Copy every line of the material below word for word.
==============================
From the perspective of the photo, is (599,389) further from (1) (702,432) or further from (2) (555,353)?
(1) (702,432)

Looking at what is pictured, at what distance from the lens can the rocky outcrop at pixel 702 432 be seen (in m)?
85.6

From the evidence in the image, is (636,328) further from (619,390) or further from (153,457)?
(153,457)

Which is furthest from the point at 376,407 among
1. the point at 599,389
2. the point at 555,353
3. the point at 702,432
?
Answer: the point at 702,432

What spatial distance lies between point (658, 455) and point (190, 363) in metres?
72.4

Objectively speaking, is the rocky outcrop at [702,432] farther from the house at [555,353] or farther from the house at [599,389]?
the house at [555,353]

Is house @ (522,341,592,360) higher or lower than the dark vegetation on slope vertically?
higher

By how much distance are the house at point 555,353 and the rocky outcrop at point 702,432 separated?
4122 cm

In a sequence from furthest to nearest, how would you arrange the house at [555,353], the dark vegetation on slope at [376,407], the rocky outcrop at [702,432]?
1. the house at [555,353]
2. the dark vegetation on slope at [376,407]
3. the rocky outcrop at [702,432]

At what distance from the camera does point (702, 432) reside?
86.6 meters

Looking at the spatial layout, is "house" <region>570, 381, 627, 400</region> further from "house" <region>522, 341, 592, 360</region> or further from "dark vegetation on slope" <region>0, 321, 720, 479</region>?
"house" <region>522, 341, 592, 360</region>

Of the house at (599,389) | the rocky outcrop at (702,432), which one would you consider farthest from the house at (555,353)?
==============================
> _Reply_
From the perspective of the photo, is (599,389) further from (1) (702,432) or further from (2) (555,353)?
(1) (702,432)

Looking at what is pictured, at what distance from the lens can the rocky outcrop at pixel 702 432 be seen (in m)?
85.6

From the evidence in the image, is (636,328) further from (619,390) or further from (153,457)?
(153,457)

Which is furthest from the point at 376,407 among
1. the point at 599,389
2. the point at 555,353
3. the point at 702,432
?
Answer: the point at 702,432

What spatial distance lies between point (658, 455) and point (190, 363) in metres?
72.4

Objectively speaking, is the rocky outcrop at [702,432] farther from the house at [555,353] or farther from the house at [599,389]?
the house at [555,353]

Is house @ (522,341,592,360) higher or lower than the dark vegetation on slope vertically?
higher

By how much distance are the house at point 555,353 and the rocky outcrop at point 702,432 separated?
4122 cm

In a sequence from furthest to nearest, how would you arrange the house at [555,353], the dark vegetation on slope at [376,407], the rocky outcrop at [702,432]?
1. the house at [555,353]
2. the dark vegetation on slope at [376,407]
3. the rocky outcrop at [702,432]

At what distance from the camera does point (702, 432) reside?
86.6 meters

Looking at the spatial layout, is "house" <region>570, 381, 627, 400</region> further from "house" <region>522, 341, 592, 360</region> or further from "dark vegetation on slope" <region>0, 321, 720, 479</region>?
"house" <region>522, 341, 592, 360</region>

Of the house at (599,389) | the rocky outcrop at (702,432), which one would you consider farthest from the house at (555,353)?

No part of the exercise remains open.